Grants or Gifts Relating to Women in Higher Education

Here is this week’s news of grants and gifts that may be of particular interest to women in higher education.

The College of William and Mary in Williamsburg, Virginia, will lead a $998,053 grant project funded by the National Science Foundation to examine the systemic biases that undermine the efforts of women to advance to full professor of information technology at colleges and universities. In partnership with the Association for Information Systems, the team will conduct research and develop best practices for identifying and mitigating barriers to women’s promotion to full professor. In the United States, women make up only about 20 percent of full professors in information technology. Eleanor Loiacono, associate professor at the College of William and Mary is the principal investigator.

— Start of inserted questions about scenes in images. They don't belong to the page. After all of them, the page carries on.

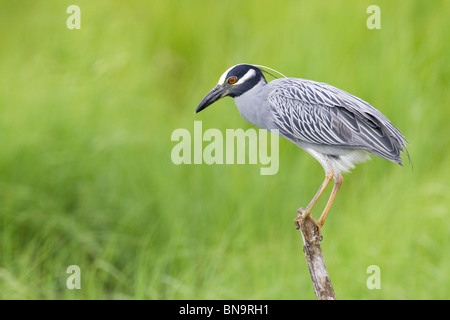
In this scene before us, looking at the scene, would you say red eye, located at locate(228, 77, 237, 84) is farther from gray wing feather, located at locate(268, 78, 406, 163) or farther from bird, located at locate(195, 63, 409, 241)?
gray wing feather, located at locate(268, 78, 406, 163)

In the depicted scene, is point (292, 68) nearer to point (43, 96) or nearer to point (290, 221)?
point (290, 221)

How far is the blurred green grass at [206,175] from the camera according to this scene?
703 centimetres

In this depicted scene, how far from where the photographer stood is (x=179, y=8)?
31.7 feet

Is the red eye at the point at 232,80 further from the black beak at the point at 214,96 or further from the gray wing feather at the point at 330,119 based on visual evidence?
the gray wing feather at the point at 330,119

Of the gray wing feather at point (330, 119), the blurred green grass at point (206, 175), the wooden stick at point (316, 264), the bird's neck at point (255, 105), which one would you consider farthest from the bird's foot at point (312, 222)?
the blurred green grass at point (206, 175)

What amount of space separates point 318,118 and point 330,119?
3.1 inches

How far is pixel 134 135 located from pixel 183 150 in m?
0.79

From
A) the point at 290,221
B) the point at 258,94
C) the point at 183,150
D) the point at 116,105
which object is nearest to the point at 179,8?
the point at 116,105

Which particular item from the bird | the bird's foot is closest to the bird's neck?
the bird

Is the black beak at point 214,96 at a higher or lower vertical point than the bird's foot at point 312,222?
higher

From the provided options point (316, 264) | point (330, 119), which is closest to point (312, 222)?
point (316, 264)

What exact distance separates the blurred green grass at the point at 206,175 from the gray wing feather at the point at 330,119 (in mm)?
2980

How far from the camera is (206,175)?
26.4 ft

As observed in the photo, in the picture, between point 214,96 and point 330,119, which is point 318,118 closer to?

The S.G. Atkins Community Development Corporation has been awarded a grant by the Small Business Administration to establish the Winston-Salem State University Women’s Business Center. The project will include the addition of a full-time program director for the Women’s Business Center to provide classes to the current incubator occupants and entrepreneurs in the community who are start-ups or existing businesses. The expansion will also promote access to SBA grant and loan programs, an advisory committee of mentors and resources to address barriers to economic mobility.

An anonymous donor has committed to a $5 million gift to Salem College, an educational institution for women in Winston-Salem, North Carolina, to support its groundbreaking Health Leadership transformation. (See WIAReport post.)The $5 million gift is the largest in the institution’s nearly 250-year history.